Tunner menanyai Ayah. "Boleh aku menyampaikan pertanyaanku kepada Dokter Hamilton tadi kepada Ayah?"

"Silakan." Ayah menggeser-geser makanan di piringnya seperti anak kecil yang sedang merajuk karena habis diomeli.

"Ayah percaya ada surga, kan?"

"Ya, sangat percaya, Tunner, dan—"

"Tunggu sebentar. Bukan itu pertanyaanku. Nah, apa Ayah percaya bahwa di surga nanti, kita bisa bertemu hantu atau roh orang-orang terkasih, yang sudah menanti untuk berbagi keabadian bersama kita?"

"Ya, tapi—"

Tunner berkata, "Tunggu," dan kemudian cekikikan. "Aku belum menyampaikan pertanyaanku. Dari mana kita tahu pasti bahwa di surga nanti, hantu-hantu orang terkasih kita memang nyata?"

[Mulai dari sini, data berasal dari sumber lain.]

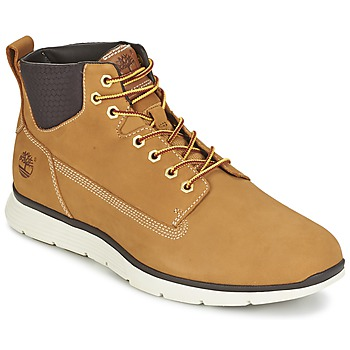 KILLINGTON CHUKKA WHEAT Blé
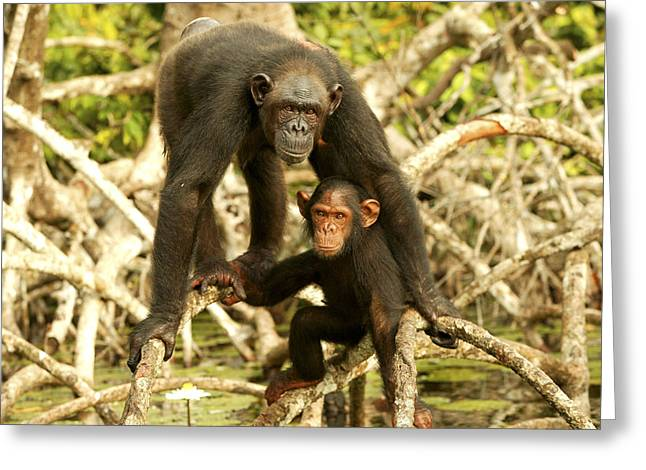 Chimpanzee Adult With Young Greeting Card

"Ayah kurang paham maksud pertanyaanmu/"

"Pertanyaanku, dari mana Ayah tahu bahwa Ayah betul-betul berbicara kepada hantu Kakek, misalkan, dan bukan setan yang Cuma menyaru sebagai Kakek? Bagaimana kalau setan itu mampu menyamar sebagai Kakek dengan sempurna? Seram, kan? Bayangkan saja; Ayah berada si surga bersama orang yang Ayah kira adalah Kakek. Rupanya hantu itu seperi Kakek, bicaranya seperti Kakek, tindak-tanduknya seperti Kakek, tapi bagaimana bisa Ayah mengetahui dengan pasti bahwa dia betul-betul Kakek? Lalu, semakin lama waktu berlalu, semakin Ayah tidak yakin. Ayah tidak pernah bisa meyakini, seratus persen, bahwa hantu-hantu di sekitar Ayah bukan setan yang menyamar. Jadi, roh Ayah yang melang dilanda keraguan selama-lamanya, takut kalau-kalau suary saat di keabadian mimik muka Kakek berubah secara mendadak, menjadi mengerikan, saat beliau memeluk Ayah."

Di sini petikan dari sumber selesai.